The Brief, powered by EPRA — How likely is Polexit?

DISCLAIMER: All opinions in this column reflect the views of the author(s), not of EURACTIV Media network.

The Brief is Euractiv's evening newsletter. [EPA-EFE/ART SERVICE 2 POLAND OUT]

“Polexit is fake news,” Polish leaders Mateusz Morawiecki and Jarosław Kaczyński are saying in unison. Their party, the not-so-aptly named Law and Justice (PiS), has adopted a position supporting EU membership.

On Tuesday, Morawiecki repeated, loud and clear, during a heated debate in the Strasbourg chamber of the European Parliament: “Poland is and will remain a member of the European Union.”

According to PiS, talking up Polexit is in fact a political strategy of the Polish opposition led by Donald Tusk, a former president of the European Council, who wants to use the EU’s popularity in Poland to gain support for his party.

Around 90% of Poles don’t want Polexit, including 87% of PiS supporters, according to one poll. All opinion polls suggest that the EU enjoys massive support in the country, ruled by nationalistic governments since 2015.

Paradox? What do you call it if nobody apparently wants it and it still may happen?

The Polish leader stood his ground, defending the idea that his country is discriminated against and that the European Court of Justice is guilty of some unfair “judicial activism”.

On the other side, a great majority of views expressed in the hemicycle, and echoed by Commission chief Ursula von der Leyen, are singing a very different tune.

Poland is not discriminated against and we are in a fight to restore the rule of law principle in the country, which has compromised its judicial independence, they say.

So, are we witnessing discrimination or the dismantling of core values? Clearly, the Polish government is developing its narrative on fighting anti-Polonism, be it in Western Europe, Russia, the United States, or Israel.

The Polish government is also in the business of nourishing the pride of its own electorate in smaller towns and villages.

■ Material ■
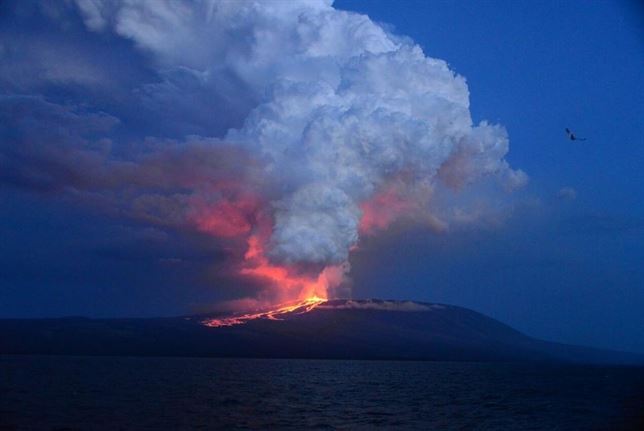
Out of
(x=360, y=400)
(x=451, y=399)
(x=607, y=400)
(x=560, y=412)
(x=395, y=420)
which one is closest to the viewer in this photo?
(x=395, y=420)

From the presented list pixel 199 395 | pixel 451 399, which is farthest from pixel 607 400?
pixel 199 395

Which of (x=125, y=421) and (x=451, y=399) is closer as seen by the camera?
(x=125, y=421)

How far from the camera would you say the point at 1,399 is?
75562 millimetres

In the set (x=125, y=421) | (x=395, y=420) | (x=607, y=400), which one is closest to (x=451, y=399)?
(x=607, y=400)

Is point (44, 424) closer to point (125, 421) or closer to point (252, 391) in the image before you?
point (125, 421)

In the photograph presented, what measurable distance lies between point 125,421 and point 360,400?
38761mm

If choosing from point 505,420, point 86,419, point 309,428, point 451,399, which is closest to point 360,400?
point 451,399

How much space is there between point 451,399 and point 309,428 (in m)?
49.3

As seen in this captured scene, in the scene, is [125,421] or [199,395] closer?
[125,421]

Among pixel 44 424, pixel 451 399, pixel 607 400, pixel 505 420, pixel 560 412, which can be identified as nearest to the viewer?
pixel 44 424

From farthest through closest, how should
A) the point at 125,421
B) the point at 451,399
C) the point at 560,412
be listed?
the point at 451,399 < the point at 560,412 < the point at 125,421

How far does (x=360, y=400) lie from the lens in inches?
3499

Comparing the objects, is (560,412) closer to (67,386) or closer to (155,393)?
(155,393)

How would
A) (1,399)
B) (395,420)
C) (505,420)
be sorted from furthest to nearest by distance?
(1,399), (505,420), (395,420)
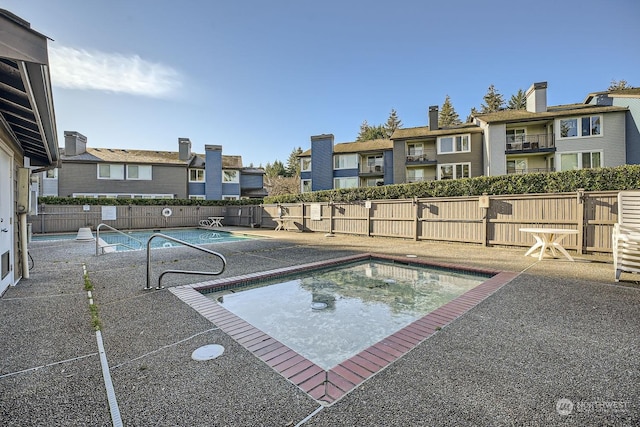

■ To do ■
(1) In the Polexit column, do these statements agree with the text? (a) According to one poll, 87% of PiS supporters do not want Polexit. (b) Morawiecki spoke during a debate in the Brussels chamber of the European Parliament. (c) Poland has been ruled by nationalistic governments since 2010. Answer yes or no for each and quote the deciding words.
(2) Who, according to PiS in the Polexit column, leads the Polish opposition?
(3) Write the next part of the Polexit column, picking up after its final sentence.

■ Responses ■
(1)
(a) Yes: "Around 90% of Poles don’t want Polexit, including 87% of PiS supporters, according to one poll."
(b) No: "during a heated debate in the Strasbourg chamber of the European Parliament"
(c) No: "ruled by nationalistic governments since 2015."

(2) Donald Tusk, a former president of the European Council.

(3)
Clearly, what PiS wants to achieve is to continue consolidating its support ahead of the difficult times ahead: rising inflation, uncontrollable energy prices, and green transformation. Clearly, PiS is not in the business of “fixing the judiciary”.

Why not? Internal politics is the answer. 

Morawiecki and Kaczyński may not want Polexit. But Justice Minister Zbigniew Ziobro and his entourage may pursue a different argument: that EU membership may no longer be beneficial, and that the only ones who benefitted from membership are free-riders.

Ziobro’s MPs and MEPs are openly talking about Polexit. Yet, Jarosław Kaczyński needs them to maintain the slim majority in the parliament for the Morawiecki government.

How stable is the pro-EU sentiment of the general public? The national public television TVP is a recognized anti-EU propaganda machinery, broadcasting misinformation inspired by Fox News.

In fact, a great majority of the pro-EU support among the Polish public is conditional. The support for EU integration is linked with the exceptional economic growth the country has experienced since its accession in 2004. Should recession come along, who knows who will be to blame for it?

There are also other issues that may derail public support. The most important of them is energy prices, and not so much the galloping gas prices of today.

It is more about the cost of CO2 emissions, which has been growing this year. More generally, it’s the high costs of climate transformation, which means decarbonisation, one way or another. It’s the Turów case between Poland and Czechia, the closing of coal mines and energy powerhouses will remain controversial for years to come.

The blame for it will be put squarely on the EU.

Another important issue is the migration threat. As long as the Polish government and the EU institutions talk the same language, there is no problem. However, as the number of deaths on the Polish-Belarussian border grows, the issue may continue to deteriorate. In the past, in 2015 it was the migration scare that brought PiS to power in the first place.

Will Polexit happen?

No one knows for sure. But the threats are real. Many years ago, the independent Polish Constitutional Tribunal gave an answer to the question of what if there were a conflict between EU laws and the country’s constitution: You can change the Constitution, you can change the EU treaties, or you can leave.

Following the 7 October ruling of the Polish Constitutional Tribunal, those options are clearly on the table.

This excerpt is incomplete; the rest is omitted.